Related Work & Insights¶
- vs. BrainLM / Brain-JEPA: Both adopt ROI-level mask-and-reconstruct objectives. Brain-Semantoks performs network-level semantic distillation and comprehensively outperforms them under linear probing, with gaps exceeding 10% on OOD clinical tasks.
- vs. BrainMass: BrainMass uses static functional connectivity matrices, ignoring temporal dynamics; Brain-Semantoks explicitly models temporal information.
- vs. DINO / iBOT / SimDINO: Brain-Semantoks successfully transfers the visual self-distillation paradigm to fMRI while introducing a domain-specific semantic tokenizer and TTR stabilization curriculum.

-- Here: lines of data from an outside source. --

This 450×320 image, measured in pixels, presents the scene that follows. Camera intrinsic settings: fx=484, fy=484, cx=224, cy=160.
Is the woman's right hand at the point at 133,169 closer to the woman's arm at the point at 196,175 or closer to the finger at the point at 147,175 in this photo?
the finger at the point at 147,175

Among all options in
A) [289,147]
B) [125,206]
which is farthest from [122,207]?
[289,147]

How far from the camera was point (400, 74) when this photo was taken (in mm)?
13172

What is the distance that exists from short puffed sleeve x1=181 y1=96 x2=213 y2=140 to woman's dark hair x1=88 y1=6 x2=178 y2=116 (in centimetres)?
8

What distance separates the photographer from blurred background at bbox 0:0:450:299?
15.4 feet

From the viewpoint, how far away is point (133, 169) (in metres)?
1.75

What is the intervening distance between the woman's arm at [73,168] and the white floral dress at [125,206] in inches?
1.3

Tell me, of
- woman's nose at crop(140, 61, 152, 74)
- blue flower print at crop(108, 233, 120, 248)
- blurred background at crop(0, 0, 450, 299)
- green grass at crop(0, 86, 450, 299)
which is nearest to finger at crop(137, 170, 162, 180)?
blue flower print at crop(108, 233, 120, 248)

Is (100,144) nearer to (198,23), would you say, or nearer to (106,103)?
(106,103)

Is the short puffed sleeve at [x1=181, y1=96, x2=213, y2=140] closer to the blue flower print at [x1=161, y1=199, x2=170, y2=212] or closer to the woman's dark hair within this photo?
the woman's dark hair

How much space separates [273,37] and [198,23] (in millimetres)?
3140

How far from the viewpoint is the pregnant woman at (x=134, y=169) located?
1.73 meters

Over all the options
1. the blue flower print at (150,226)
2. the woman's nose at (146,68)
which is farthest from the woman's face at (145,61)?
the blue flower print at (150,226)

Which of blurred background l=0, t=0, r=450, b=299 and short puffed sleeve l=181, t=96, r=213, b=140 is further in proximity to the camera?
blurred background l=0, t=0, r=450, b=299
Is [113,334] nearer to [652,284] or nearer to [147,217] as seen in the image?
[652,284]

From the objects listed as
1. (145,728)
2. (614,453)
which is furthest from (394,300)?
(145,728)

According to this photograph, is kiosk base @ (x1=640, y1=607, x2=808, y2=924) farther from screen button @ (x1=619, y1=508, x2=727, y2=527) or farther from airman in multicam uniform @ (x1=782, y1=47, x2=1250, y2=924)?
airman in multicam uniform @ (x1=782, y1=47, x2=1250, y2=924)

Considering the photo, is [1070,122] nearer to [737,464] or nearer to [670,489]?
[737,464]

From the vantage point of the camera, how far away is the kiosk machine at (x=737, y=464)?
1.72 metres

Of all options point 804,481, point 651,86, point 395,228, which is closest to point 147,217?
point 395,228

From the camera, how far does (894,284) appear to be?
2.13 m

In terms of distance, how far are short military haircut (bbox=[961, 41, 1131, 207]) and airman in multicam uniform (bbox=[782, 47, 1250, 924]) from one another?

- Insights: The functional-network-as-semantic-tokenizer idea is generalizable to other neuroimaging modalities (EEG, MEG); the TTR strategy of "learn averages first, then details" may be broadly useful for self-distillation on other low-SNR data.
Rating¶
- Novelty: ⭐⭐⭐⭐⭐ Paradigm shift (reconstruction → abstraction); semantic tokenizer and TTR are both original designs.
- Experimental Thoroughness: ⭐⭐⭐⭐⭐ 11 downstream tasks × 6 datasets; linear probing + fine-tuning + ablation + scaling + interpretability — extremely comprehensive.
- Writing Quality: ⭐⭐⭐⭐ Clear motivation, logical progression, systematic ablations.
- Value: ⭐⭐⭐⭐⭐ Establishes a new paradigm for fMRI foundation models; surpasses supervised methods via linear probing alone; high practical utility.